■ **Input records**:
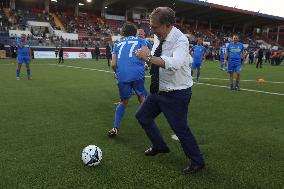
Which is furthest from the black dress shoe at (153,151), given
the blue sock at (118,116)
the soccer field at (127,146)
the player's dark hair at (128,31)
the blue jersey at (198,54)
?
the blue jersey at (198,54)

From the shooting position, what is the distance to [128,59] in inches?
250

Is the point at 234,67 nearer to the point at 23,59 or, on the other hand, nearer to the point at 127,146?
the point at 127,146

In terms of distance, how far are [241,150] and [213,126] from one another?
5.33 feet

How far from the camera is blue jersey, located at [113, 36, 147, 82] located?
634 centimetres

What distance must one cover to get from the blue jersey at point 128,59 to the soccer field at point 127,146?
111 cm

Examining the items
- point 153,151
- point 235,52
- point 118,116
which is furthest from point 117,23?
* * *
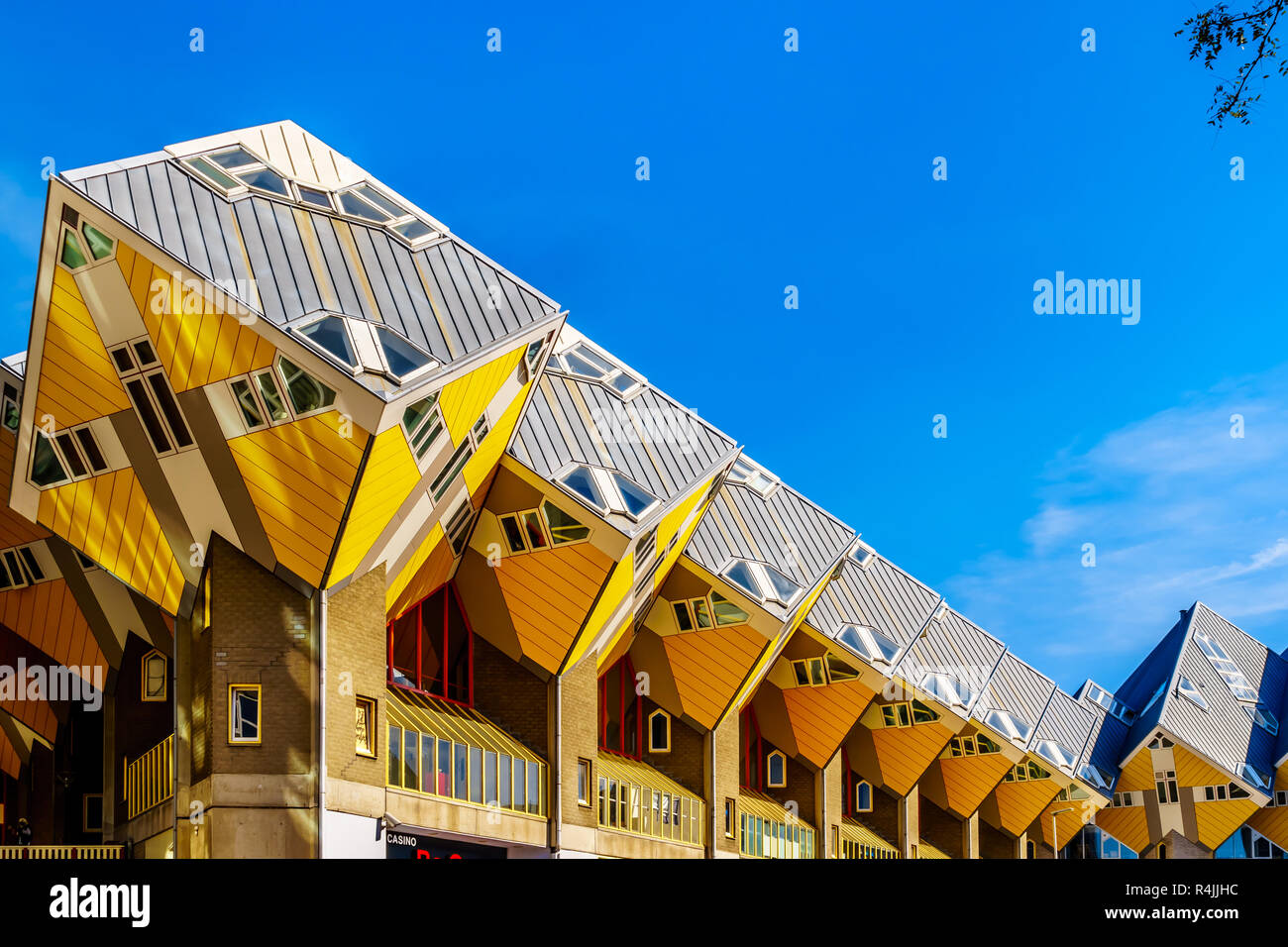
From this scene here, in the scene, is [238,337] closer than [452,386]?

■ **Requirements**:
Could you copy out, unchanged, the stretch of rows that begins with the line containing "Examining the items" and ends with the line containing "which is furthest from point 117,23?", including both of those lines?

■ **Solution to this exercise**:
Examining the items
- point 153,151
- point 235,52
- point 118,116
which is furthest from point 117,23?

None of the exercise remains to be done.